Monday, December 24, 2007

I can hear the firecrackers starting...

Firecrackers are a big Christmas tradition here. I can feel a buzz of excitement around the town, and have already witnessed a couple of interesting little parades. (see photo 3 above!)
Who knew that climing a volcano would be so hard? I joined my group yesterday afternoon, for our all-day trip up. I love these excusions, because you get so many different people thrown together. In our group was - me, a canadian couple Elena & Gary, a funny duo of girls from Holland, Berry and Sandra, a hard core surfer girl from Oregon, another couple of Dutch people and an extremely loud man from Texas, his quiet as a mouse wife and a couple of pre-teen daughters.
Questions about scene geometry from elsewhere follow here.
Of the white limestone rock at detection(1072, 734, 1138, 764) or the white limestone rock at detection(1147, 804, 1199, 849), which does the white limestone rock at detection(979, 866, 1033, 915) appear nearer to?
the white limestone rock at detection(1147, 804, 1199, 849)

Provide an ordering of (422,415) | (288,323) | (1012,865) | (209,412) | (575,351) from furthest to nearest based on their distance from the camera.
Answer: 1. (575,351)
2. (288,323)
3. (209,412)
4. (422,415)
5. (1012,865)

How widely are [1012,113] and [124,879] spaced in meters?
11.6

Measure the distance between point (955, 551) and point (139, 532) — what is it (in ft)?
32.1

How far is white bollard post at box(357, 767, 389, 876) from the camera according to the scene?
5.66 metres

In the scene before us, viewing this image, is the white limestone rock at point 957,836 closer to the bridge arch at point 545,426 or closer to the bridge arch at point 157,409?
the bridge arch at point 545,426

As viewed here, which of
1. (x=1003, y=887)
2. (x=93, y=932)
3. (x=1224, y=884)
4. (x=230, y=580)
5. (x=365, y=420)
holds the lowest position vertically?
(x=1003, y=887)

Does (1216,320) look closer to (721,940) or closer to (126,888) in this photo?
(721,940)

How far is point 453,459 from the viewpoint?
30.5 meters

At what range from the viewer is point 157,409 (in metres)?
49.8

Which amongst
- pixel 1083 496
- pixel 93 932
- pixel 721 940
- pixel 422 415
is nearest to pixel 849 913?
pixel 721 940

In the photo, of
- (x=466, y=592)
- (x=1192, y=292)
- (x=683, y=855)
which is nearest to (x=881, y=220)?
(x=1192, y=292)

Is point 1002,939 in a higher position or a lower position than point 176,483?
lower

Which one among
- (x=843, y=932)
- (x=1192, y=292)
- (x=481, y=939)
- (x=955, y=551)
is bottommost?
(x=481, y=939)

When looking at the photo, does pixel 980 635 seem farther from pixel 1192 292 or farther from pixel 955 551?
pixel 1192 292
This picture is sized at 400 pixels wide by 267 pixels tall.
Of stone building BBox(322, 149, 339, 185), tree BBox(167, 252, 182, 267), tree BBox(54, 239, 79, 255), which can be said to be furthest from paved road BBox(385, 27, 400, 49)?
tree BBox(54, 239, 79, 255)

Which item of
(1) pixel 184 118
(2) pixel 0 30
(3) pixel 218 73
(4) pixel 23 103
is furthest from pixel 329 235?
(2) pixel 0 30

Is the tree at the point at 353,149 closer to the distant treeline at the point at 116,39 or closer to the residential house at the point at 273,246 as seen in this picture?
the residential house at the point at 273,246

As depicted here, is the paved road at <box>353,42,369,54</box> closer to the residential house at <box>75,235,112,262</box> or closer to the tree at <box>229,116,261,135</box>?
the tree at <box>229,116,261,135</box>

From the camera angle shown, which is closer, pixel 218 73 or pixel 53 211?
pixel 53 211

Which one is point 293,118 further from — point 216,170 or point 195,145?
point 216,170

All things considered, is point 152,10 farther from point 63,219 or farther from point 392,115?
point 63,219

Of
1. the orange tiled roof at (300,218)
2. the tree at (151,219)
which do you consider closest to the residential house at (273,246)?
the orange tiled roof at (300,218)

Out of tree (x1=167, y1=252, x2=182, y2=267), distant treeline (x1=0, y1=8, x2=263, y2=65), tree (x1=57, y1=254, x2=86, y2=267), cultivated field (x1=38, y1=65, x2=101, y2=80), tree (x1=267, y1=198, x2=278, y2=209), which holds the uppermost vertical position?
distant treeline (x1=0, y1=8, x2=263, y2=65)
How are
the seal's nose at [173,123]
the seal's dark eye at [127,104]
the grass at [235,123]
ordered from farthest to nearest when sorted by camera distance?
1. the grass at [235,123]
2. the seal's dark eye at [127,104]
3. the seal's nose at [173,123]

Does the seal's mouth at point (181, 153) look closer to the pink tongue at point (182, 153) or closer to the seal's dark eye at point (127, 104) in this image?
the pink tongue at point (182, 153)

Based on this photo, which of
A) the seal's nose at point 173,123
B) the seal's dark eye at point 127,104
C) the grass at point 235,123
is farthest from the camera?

We got to know eachother in the van - where have you been, what do you do... Surfer girl was talking and the Texan would intercept with "HOW LONG WERE YEW IN MEXICO?" "AH LIKE PUERTA VA-LLARTA MAHSELF!!". I was throwing mental text messages to my seat mates and I think they were getting them. Holy Jesus is that man loud.
We bought walking sticks for less than a dollar from some extremely pushy little boys. They were not going to get out of your face until you bought a stick. 5 or 6 of them would crowd around you and fight for your stick money. And let me tell you that stick was worth its weight in gold. The hill was steep, dusty and we breathed in a dust that consisted of dirt and dried horse poo. I could even taste it in my mouth. About 45 minutes later we were at the top, and the views were gorgeous - mistly mountains with steam coming out of the volcanic cracks. We started on the black, crunchy lava. It was almost impossible to walk on. 3-4-6 foot sharp, jagged crunchy black pouorous rocks that had your feet landing at all angles. If not for the stick, I would still be on the volcano. As we neared the top, the rocks got warm, then hot, then my shoes started to stick to the rock. You could see glowing red lava in the cracks of rock. It was a miriacle that I didn´t drop my camera or flashlight in there. As if walking on this during the daylight wasn't hard enough, we had to return in the dark. Thank god for the full moon to shine our way. It was really cool to see the molten lava and feel the heat. I've never been to a volcano, but some people were saying it was much better than Arenal in Costa Rica. I was completely enchanted by the views and the novelty of walking over glowing red stuff that was seeping out of the earth.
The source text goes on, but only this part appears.